__Aim__: Using the entries below, quote exactly the span of lines that begins with the line containing "How far from the camera is car" and ends with the final line.

======

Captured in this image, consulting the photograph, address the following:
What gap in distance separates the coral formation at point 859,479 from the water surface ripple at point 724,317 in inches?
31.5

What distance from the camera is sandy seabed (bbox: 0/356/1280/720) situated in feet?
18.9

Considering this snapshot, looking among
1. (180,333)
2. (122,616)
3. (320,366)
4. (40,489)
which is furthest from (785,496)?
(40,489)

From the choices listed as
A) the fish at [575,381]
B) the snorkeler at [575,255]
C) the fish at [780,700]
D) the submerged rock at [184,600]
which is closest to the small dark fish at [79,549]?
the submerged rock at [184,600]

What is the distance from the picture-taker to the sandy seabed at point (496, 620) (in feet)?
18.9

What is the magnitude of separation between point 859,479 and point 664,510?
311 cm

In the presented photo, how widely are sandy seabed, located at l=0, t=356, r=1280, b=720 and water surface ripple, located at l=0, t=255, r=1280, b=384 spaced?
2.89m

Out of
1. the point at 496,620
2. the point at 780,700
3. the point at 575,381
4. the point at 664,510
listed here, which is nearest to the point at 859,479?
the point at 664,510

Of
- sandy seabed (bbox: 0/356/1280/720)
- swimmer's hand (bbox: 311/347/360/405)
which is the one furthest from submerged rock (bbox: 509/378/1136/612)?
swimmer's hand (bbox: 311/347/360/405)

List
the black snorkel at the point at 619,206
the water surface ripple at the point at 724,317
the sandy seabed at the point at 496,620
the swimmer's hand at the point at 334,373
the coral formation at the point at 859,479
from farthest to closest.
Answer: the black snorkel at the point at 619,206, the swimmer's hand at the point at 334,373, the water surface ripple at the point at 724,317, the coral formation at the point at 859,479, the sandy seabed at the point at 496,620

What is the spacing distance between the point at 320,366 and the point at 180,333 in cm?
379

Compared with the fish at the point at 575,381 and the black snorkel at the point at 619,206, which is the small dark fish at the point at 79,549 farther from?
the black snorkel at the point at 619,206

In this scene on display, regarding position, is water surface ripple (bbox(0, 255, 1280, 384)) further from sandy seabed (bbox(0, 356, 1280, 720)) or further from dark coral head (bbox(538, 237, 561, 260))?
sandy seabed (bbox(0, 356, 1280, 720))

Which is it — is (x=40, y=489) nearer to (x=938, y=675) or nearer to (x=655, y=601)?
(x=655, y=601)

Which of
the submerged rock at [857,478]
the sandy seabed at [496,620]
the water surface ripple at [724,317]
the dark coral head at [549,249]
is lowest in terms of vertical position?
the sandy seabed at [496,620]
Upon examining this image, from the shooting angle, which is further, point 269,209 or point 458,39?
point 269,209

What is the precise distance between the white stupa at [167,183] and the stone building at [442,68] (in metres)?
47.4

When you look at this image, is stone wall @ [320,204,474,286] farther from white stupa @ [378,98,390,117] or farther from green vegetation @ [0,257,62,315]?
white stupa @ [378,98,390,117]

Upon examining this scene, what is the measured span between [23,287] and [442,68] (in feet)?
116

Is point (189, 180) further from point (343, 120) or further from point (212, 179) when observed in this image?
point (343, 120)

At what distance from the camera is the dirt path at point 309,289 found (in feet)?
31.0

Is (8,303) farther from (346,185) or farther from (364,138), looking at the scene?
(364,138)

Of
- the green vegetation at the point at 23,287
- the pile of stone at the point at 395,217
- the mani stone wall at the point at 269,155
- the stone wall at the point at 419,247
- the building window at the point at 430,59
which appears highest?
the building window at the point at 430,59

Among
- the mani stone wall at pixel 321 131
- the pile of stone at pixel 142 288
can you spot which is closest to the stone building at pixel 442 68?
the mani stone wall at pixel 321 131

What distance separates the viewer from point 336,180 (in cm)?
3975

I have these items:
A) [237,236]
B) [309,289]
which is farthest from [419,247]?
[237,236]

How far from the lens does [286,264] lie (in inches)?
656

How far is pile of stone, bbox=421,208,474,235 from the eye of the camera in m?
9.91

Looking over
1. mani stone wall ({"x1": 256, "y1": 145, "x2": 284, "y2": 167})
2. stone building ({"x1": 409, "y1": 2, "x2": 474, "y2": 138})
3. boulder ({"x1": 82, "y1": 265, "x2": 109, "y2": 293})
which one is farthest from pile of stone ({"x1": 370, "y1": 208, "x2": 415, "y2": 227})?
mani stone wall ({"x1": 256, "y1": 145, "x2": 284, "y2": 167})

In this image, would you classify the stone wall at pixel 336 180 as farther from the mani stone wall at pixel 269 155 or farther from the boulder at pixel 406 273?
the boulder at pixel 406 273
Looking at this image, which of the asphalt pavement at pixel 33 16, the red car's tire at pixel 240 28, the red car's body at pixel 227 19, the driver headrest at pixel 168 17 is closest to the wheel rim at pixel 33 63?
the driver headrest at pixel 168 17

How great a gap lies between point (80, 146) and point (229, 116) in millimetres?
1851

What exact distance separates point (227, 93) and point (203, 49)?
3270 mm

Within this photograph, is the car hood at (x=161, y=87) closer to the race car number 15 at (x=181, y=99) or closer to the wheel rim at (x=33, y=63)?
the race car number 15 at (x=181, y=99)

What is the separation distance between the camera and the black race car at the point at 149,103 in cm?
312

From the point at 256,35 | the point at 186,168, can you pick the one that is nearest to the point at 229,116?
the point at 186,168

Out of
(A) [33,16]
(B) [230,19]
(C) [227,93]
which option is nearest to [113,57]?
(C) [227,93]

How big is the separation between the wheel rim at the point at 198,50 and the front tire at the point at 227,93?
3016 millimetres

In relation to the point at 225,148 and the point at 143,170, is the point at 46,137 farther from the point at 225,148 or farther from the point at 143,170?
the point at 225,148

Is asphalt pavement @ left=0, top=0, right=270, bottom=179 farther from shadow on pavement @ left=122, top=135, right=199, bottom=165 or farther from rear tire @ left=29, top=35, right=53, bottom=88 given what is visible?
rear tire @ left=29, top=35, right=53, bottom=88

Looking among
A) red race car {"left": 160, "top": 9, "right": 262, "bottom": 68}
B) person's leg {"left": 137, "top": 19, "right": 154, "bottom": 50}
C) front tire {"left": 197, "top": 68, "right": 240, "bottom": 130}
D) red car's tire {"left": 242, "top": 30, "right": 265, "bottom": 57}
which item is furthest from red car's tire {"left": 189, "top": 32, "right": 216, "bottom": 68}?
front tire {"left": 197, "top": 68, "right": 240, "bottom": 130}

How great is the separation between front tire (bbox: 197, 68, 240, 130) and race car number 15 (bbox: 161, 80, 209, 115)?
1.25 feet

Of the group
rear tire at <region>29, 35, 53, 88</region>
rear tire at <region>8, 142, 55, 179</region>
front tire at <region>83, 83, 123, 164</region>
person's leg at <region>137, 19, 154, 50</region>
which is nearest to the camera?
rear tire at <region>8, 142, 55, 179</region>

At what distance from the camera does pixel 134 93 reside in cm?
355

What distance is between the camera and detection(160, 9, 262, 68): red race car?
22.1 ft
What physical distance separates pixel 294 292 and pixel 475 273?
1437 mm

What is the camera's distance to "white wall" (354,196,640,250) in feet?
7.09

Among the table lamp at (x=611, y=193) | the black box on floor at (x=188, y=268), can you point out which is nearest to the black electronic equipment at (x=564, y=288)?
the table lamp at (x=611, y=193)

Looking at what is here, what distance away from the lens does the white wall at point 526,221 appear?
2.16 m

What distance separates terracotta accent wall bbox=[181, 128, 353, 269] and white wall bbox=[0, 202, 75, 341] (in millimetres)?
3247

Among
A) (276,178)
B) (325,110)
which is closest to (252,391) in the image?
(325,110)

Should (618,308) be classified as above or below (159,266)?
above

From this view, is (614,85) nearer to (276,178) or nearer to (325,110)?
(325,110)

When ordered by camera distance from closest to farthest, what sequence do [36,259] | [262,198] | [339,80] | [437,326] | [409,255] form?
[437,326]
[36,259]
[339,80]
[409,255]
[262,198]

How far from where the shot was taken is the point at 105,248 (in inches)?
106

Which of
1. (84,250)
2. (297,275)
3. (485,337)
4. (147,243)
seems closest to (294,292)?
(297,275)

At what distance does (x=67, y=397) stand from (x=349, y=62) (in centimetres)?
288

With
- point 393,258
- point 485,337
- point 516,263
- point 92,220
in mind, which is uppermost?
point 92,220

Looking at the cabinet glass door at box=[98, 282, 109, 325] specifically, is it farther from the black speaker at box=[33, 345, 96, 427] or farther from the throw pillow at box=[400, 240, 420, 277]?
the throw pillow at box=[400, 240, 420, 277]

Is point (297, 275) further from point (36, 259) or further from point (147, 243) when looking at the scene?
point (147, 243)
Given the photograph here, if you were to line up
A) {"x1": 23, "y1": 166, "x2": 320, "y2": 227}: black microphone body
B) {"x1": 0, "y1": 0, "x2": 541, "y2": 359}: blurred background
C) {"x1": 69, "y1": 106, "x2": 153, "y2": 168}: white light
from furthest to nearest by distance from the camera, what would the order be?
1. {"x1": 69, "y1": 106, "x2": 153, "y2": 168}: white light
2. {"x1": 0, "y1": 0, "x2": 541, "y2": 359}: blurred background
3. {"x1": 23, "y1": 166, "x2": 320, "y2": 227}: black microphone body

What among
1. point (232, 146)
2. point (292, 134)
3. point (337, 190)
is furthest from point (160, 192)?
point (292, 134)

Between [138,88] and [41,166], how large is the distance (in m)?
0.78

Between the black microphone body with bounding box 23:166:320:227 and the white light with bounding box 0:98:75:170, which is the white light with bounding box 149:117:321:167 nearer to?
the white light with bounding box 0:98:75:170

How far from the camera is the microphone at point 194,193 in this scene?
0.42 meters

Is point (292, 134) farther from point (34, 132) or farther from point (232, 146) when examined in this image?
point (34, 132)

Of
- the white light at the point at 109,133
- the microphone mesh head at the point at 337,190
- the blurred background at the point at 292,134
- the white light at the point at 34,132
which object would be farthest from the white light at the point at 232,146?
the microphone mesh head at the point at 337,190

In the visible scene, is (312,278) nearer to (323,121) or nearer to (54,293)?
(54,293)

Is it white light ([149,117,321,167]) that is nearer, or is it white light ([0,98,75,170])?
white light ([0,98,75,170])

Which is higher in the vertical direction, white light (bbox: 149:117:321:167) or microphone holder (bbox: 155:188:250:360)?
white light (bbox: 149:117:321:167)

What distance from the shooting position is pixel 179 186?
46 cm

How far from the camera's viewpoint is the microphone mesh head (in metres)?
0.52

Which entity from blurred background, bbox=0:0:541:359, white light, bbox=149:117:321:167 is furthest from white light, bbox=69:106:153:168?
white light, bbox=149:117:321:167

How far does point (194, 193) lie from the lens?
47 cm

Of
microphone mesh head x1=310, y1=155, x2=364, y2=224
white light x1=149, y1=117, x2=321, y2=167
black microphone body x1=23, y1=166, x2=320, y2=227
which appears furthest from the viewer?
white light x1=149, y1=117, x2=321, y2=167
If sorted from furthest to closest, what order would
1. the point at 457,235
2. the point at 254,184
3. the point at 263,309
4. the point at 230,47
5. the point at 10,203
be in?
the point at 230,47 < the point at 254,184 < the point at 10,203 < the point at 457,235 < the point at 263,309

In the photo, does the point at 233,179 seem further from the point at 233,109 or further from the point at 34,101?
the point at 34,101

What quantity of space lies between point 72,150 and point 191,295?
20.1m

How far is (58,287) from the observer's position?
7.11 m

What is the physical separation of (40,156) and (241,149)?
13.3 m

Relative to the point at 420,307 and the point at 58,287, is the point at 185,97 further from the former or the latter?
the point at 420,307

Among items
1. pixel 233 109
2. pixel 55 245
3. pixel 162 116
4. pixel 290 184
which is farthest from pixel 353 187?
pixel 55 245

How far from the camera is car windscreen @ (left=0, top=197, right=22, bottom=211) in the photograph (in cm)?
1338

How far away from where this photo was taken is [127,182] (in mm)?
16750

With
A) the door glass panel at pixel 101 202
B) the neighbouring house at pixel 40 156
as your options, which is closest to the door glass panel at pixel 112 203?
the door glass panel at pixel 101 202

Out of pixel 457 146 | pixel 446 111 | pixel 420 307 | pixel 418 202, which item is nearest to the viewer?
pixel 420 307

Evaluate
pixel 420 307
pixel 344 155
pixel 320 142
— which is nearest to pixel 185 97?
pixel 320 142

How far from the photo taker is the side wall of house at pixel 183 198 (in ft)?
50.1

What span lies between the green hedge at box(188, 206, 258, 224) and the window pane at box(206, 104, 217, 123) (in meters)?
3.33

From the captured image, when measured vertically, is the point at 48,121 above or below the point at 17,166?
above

======

__Result below__:
How far from the camera is car windscreen @ (left=0, top=197, right=22, bottom=211) in the photograph (in cm)?
1338

How far away from where this photo was taken is [127,182] (in mm)?
16750

With
A) the door glass panel at pixel 101 202
B) the neighbouring house at pixel 40 156
as your options, which is closest to the door glass panel at pixel 112 203?
the door glass panel at pixel 101 202

Out of pixel 457 146 | pixel 446 111 | pixel 420 307 | pixel 418 202, which item is nearest to the viewer?
pixel 420 307

Evaluate
pixel 420 307
pixel 344 155
pixel 320 142
— which is nearest to pixel 185 97?
pixel 320 142

How far from the photo taker is the side wall of house at pixel 183 198 (in ft)?
50.1

What span lies between the green hedge at box(188, 206, 258, 224) and the window pane at box(206, 104, 217, 123) (in meters)?
3.33

From the captured image, when measured vertically, is the point at 48,121 above or below the point at 17,166?
above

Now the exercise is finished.